Following along with our FooDotCom external service, let’s talk about actually executing the search. I tend to make a separate folder, a separate phpunit.xml file with the proper environment variables, but use the same framework as a feature test case. By default, this won’t run all the time. By using the Laravel tools, though, we can still achieve most of the things we need easily. This is where we would test the different methods of how our service hits the external third party. I might only run this on the main branch continuous integration - right before I deploy - to make sure that my third party hasn’t changed on me.

With our example, I would probably only have three external tests for our service:

  • sending invalid search data into the service (like a blank string) returns a results object with results key equalling 0.
  • search a term that we know can never be found, should have zero results
  • search a term that we know always will be found (hopefully with a predictable amount of results, but definitely above 0).
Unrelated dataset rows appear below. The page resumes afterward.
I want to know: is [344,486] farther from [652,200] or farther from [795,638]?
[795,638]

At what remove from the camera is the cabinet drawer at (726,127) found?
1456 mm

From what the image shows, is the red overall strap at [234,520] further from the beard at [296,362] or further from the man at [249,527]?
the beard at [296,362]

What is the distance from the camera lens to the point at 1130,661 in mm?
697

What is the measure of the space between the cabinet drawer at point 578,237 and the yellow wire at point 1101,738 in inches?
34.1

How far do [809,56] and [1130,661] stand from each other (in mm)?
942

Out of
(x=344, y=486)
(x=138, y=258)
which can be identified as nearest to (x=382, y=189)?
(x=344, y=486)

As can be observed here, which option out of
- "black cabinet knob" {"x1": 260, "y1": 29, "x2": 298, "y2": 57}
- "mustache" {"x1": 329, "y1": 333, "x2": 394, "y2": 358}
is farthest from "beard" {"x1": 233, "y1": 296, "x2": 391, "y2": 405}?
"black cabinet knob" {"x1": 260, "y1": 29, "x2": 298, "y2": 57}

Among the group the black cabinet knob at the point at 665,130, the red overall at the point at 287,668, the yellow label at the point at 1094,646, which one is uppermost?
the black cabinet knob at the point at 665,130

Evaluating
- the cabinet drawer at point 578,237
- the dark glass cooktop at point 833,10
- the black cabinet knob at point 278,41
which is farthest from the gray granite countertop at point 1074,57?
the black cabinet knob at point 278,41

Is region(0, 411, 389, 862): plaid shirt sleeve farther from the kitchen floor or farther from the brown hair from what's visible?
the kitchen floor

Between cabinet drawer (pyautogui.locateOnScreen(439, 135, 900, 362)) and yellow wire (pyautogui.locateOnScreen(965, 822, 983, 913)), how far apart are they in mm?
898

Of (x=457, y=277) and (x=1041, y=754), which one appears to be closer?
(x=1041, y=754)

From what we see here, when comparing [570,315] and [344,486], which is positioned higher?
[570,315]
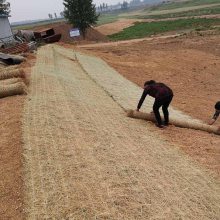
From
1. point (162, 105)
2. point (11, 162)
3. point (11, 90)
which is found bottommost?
point (162, 105)

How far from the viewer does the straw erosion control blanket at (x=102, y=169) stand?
716 cm

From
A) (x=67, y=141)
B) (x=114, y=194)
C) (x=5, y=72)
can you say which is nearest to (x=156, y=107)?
(x=67, y=141)

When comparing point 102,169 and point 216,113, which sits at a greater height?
point 102,169

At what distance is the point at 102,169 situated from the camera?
8539mm

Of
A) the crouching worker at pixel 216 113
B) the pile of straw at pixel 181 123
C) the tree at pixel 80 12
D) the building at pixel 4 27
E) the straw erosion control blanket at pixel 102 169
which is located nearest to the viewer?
the straw erosion control blanket at pixel 102 169

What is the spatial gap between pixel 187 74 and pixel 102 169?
1875 cm

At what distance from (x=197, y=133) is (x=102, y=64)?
56.0 ft

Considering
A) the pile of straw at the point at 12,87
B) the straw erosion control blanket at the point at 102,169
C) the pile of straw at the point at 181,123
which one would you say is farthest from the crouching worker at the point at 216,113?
the pile of straw at the point at 12,87

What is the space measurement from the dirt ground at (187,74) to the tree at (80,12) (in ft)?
65.8

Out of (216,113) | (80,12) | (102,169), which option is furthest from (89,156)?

These would be done by actually asking for the service, which our combination of PHPUnit environment variables and Laravel dependency injection make possible. For example:

public function testExecuteSearchFindsResults(): void
{
  $service = app()->make(FooDotComService::class);
  $responseObject = $service->executeSearch('blueberries');
  self::assertIsObject($responseObject);
  self::assertGreaterThan(0, $responseObject->results);
}

End Notes

The point of breaking up these tests into different types is two fold.

First, it allows us to think clearly about the types of tests and how to split up our code into simpler blocks. In order to write good unit tests, you have to write good units of code. In order to have integration tests to test specific scenarios, you have to think in the form of repeatable scopes, not inline queries. In order to write good feature tests, you have to have services to mock out, thereby reducing third party coupling.

Second, it can help our test suite run faster in total. Feature tests always take longer to run because they must load the whole environment, run middleware, process input, call databases, process output, and finalize the application. Integration tests always take longer than unit because they hit the database, and while databases and transactions are fast, they’re not as fast as simple PHP code. Unit tests are fastest because they should only be checking a few small pieces of code and decisions. External tests take the longest because they’re hitting a third party. We’re reasonably certain the third party is honoring it’s contract of keeping things the same, so we don’t need to hit them all the time.

This is just my experience after 20 some years of programming, and more than a decade of actually using unit tests. It doesn’t mean it’s the only way, but it hopefully inspires you into thinking about how you should structure your project.